Scheme 2 Scope of the method with N-methyl-N-methoxyamides.

With the aim to uncover the full potential of the reaction, the evaluation of different O-substituted N,O-alkoxyamides was performed (Scheme 3). In this sense, the scope of Weinreb amides discussed above was efficiently implemented by engaging as reaction partners not only the O-ethyl analogues (37–39) but also the more sterically hindered O-i-propyl (40) and O-t-butyl (41) ones. The initial N–CH₃ deprotonation event was successfully realized also on the corresponding O-allyl (42) and the O-propargyl (43) systems, as well as, on the O-cyclopropylmethyl (44) and the O-methoxymethyl (45) analogues. The high electrophilic reactivity of the iminium species involved, enabled the smooth attack of a less nucleophilic element as the phenolate anion, thus furnishing derivative 46. Finally, also N-methyl-O-benzyl-type alkoxyamides yielded the expected N-acyl-N,O-acetals 47 and 48 in comparable efficiency.

Scheme 3 Synthesis of diverse O-substituted N-acyl-N,O-acetals.

In order to confirm the proposed rationale, a series of control experiments were performed (Scheme 4). The pivotal presence of the N-methyl group as the element furnishing the active methylene unit was deducted by attempting the transformation on the N-ethyl-O-methoxy analogue 49 which simply reacted via canonical Weinreb mechanism giving ketone 50 as the unique product (path a).

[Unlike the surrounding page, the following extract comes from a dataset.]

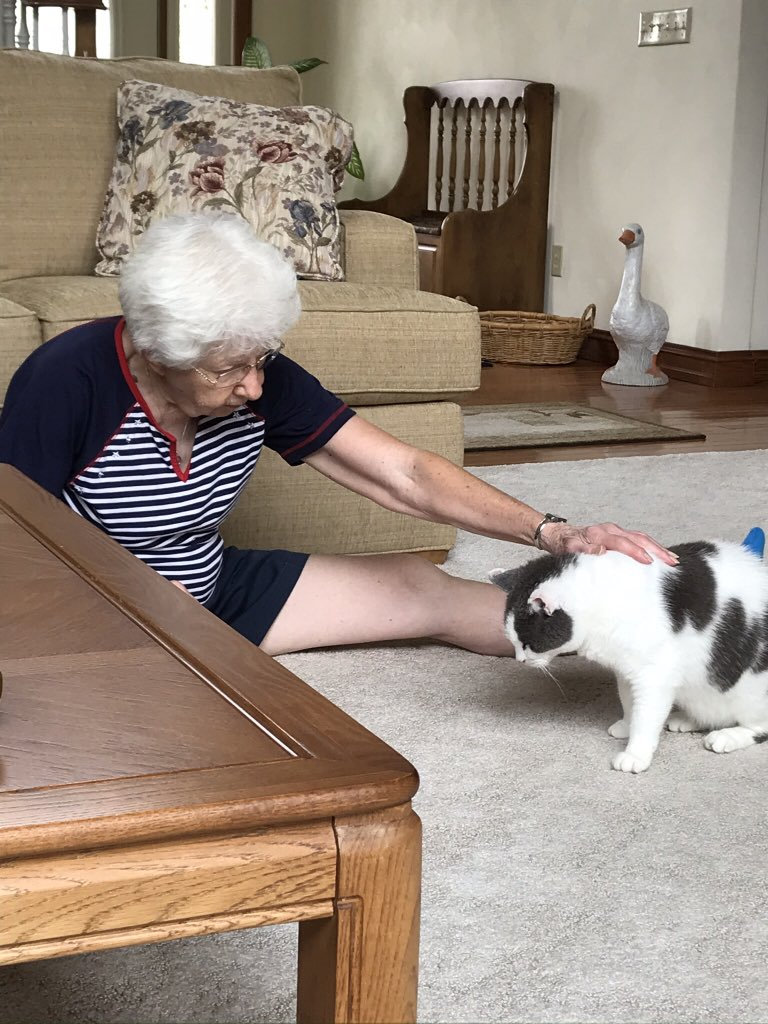 ❤️Thursday's yoga edition of the Midwest report: Foggy, then overcast, touching 80 this afternoon.  Reach, Gran, reach! Gold star from the VET for Gran, now we gotta keep her going! @PincyCat @LordGraydon @JoyOfCats @Me_Me_cat @Aloo_Oz @davyslala https://t.co/Im5C12s65o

It is likely that N–CH₂CH₃ protons would exhibit lower acidity preventing the crucial deprotonation event with s-BuLi/PMDTA. Additionally, this result is also in agreement with the suitability of our conditions for preventing Graham demethoxylation.^20a The critical role displayed by the acyl moiety was evidenced by employing a Weinreb amide featuring a N-methoxy-N-methyl amine fragment (51) which yielded exclusively N-acyl-N,O-acetal 52 (path b), thus suggesting the requirement for an amide functionality to promote the reaction. The unambiguous deciphering of the origin of the constitutive methylene unit of N-acyl-N,O-acetals was gathered by applying the procedure to deuterium-labeled systems. Accordingly, N-d₃-methyl-N-methoxy amide (53) was converted into the d₂-N-acyl-N,O-acetal 54, thus demonstrating that the effective source for the homologated N–O linkage was the N–CD₃ group (path c). Ceteris paribus, N-[¹H]methyl-N-d₃-methoxy amide (55) was homologated to the corresponding N-acyl-N,O-[¹H]-acetal 56 featuring the labeled element exclusively at the alkoxy portion (OCD₃ – path d).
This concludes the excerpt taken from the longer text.